**Task list**
**A)** Summarize the in-browser coherence passage in two sentences.
**B)** Render this sentence from the in-browser coherence passage in Spanish: "The WASM build exposes three entry points, tiered by how much of the file they touch."
**C)** Pick up the in-browser coherence passage after its final sentence and write the paragraph that comes next.

Remote / in-browser coherence
The same coherence checks run in the browser against a remote .rete over HTTP
range reads — drop a file on any range-serving host (S3, GitHub Pages, a CORS
proxy), hand the client a URL, and check coherence with no server and no full
download. The WASM build exposes three entry points, tiered by how much of the
file they touch. They mirror the SHACL family (shacl_url / shacl_construct_url)
and are worker-only (the engine is synchronous and uses blocking XHR, which
browsers permit only off the main thread). Each returns a JSON envelope with a
remote: { fileLength, bytes, requests } block so the UI can show exactly how
little of the file was pulled; a failed range fetch mid-check is an error,
never a silently-incomplete (and so possibly false-"coherent") result.
| Tier | Function | Reads | Finds |
|---|---|---|---|
| 0 — schema | check_schema_url(url) | header + the schema block only (2 ranges, ~1–8 KB at any graph size, never the index, dictionary, or community summary) | subClassOf cycles; unsatisfiable classes (a class that is a subclass of two owl:disjointWith classes) |
| 1 — selective | reason_construct_url(url, construct) | only the tiles the CONSTRUCT's constant-predicate patterns touch (one warm cache) | every contradiction visible from rdf:type + the class/equality T-Box (disjoint-class clashes, sameAs/differentFrom) |
| 2 — full | reason_url(url[, graph]) | materializes the whole graph (≈ the entire file) | every incoherent point the CLI rete reason finds |
Tier 0 answers "is the ontology coherent?" — the subClassOf DAG plus the
owl:disjointWith / owl:equivalentClass axioms travel in the schema pyramid, which
decodes without the dictionary or the index. The header records the schema block's
byte length, so the check fetches just the header and that block (2 ranges) — a flat
~1–8 KB at any graph size (8.1 KB of a 48.8 MB file; see
Coherence tier costs). It cannot see
instance-level clashes (a node typed into disjoint classes, functional-property
clashes) — those need the A-Box (Tier 1/2). One soundness caveat: the shipped hierarchy
is truncated, so on a very large ontology a pruned ancestor can hide an unsatisfiable
class (a false coherent, never a false incoherent).

**Provided records**
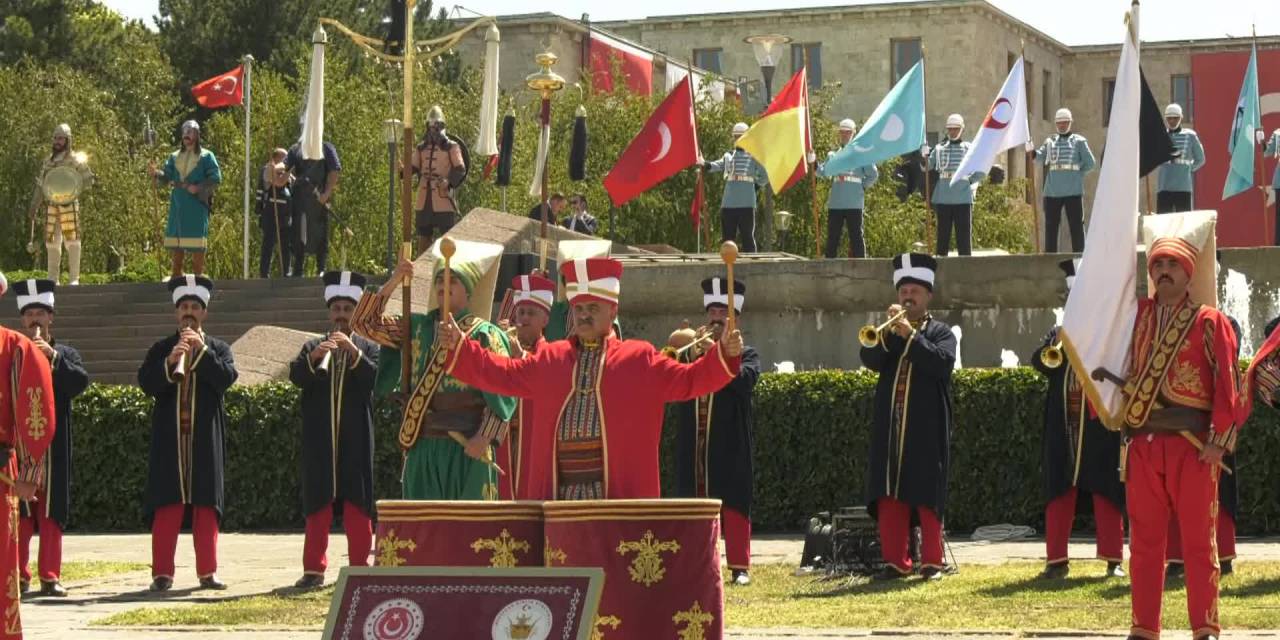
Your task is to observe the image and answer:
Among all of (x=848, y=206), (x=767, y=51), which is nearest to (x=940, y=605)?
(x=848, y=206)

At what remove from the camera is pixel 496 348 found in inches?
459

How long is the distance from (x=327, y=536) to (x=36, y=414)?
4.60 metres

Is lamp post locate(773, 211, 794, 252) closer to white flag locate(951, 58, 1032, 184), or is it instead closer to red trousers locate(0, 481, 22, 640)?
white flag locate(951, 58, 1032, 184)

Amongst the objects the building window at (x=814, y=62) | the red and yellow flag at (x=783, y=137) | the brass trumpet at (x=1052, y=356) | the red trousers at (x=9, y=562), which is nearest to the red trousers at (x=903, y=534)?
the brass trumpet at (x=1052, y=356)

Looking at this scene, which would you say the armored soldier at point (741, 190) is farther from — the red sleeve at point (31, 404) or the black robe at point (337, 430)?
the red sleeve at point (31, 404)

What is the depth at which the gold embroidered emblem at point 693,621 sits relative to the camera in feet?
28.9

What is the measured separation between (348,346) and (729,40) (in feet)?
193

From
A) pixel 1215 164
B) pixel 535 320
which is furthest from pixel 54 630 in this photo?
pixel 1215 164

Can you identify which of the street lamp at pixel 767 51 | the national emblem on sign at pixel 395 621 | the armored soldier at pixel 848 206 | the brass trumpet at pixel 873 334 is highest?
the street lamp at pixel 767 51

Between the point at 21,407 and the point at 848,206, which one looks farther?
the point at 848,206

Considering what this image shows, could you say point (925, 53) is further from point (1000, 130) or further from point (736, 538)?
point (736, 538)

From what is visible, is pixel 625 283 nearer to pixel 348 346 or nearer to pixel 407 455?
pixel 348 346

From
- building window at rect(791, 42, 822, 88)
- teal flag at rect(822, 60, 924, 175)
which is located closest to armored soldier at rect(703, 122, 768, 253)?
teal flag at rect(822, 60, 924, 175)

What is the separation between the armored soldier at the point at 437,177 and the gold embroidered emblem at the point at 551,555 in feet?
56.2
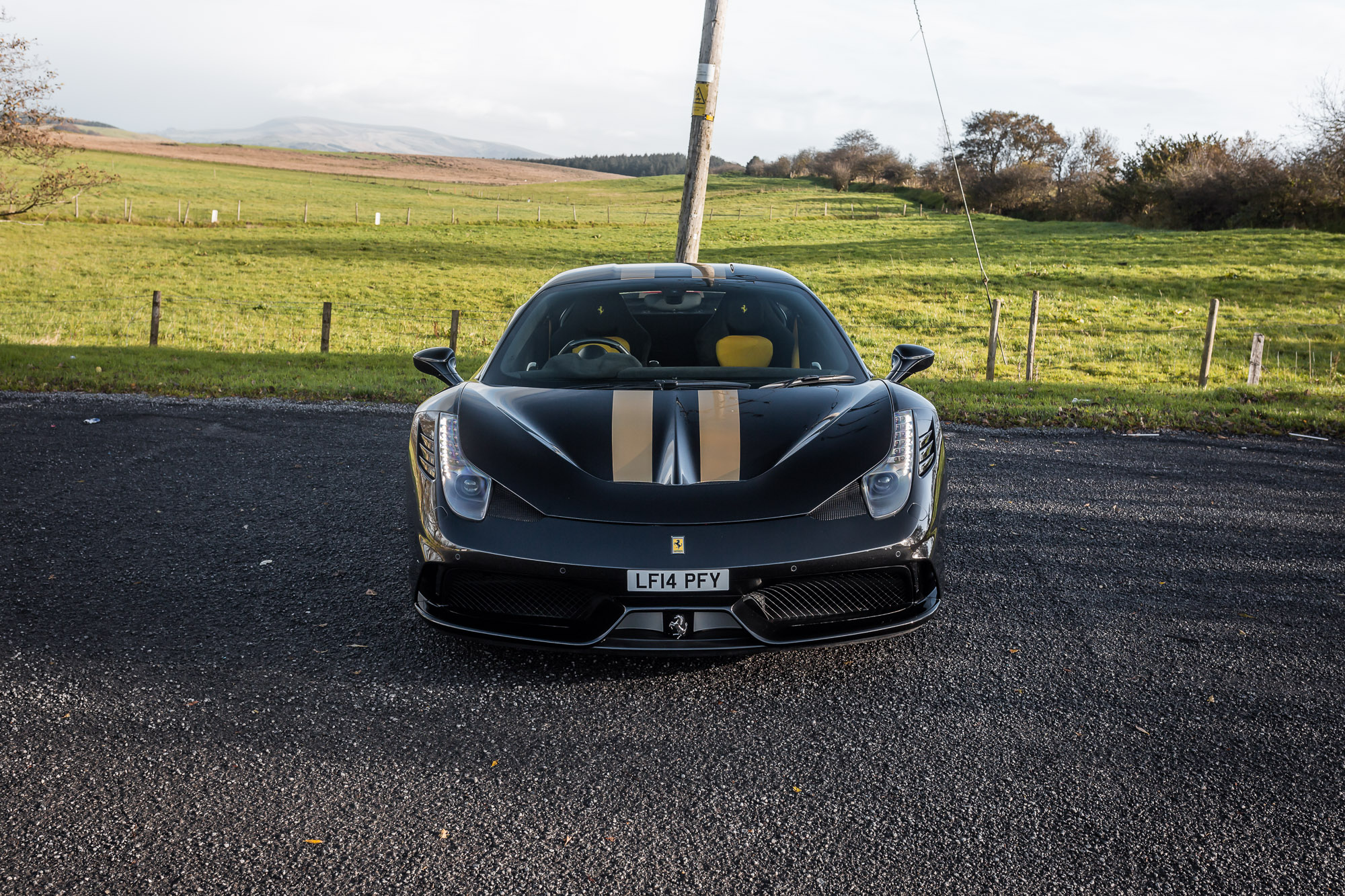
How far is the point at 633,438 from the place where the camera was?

**Responses**
**A)** The same coherence checks run in the browser against a remote .rete file over HTTP range reads, with no server and no full download, through three worker-only WASM entry points tiered by how much of the file they touch. Tier 0 reads only the header and schema block to find subClassOf cycles and unsatisfiable classes but cannot see instance-level clashes, Tier 1 reads only the tiles a CONSTRUCT's constant-predicate patterns touch, and Tier 2 materializes the whole graph to find every incoherent point the CLI finds.

**B)** La compilación WASM expone tres puntos de entrada, organizados en niveles según qué parte del archivo tocan.

**C)**
Tier 1 is the selective sweet spot. The default slice is a UNION of
constant-predicate CONSTRUCT branches so each routes to a single predicate's
tiles:
CONSTRUCT { ?x rdf:type ?c . ?sub rdfs:subClassOf ?sup .
?c1 owl:disjointWith ?c2 . ?s1 owl:sameAs ?s2 . ?f1 owl:differentFrom ?f2 }
WHERE { { ?x rdf:type ?c } UNION { ?sub rdfs:subClassOf ?sup }
UNION { ?c1 owl:disjointWith ?c2 } UNION { ?s1 owl:sameAs ?s2 }
UNION { ?f1 owl:differentFrom ?f2 } }
Slice-correctness invariant. A Tier-1 CONSTRUCT must pull the T-Box predicates (
rdfs:subClassOf,owl:disjointWith,owl:sameAs) into the slice, not justrdf:type. The reasoner detects a disjoint-class clash only aftersubClassOftype-propagation, so a slice missingsubClassOfwould silently miss a propagation-dependent contradiction.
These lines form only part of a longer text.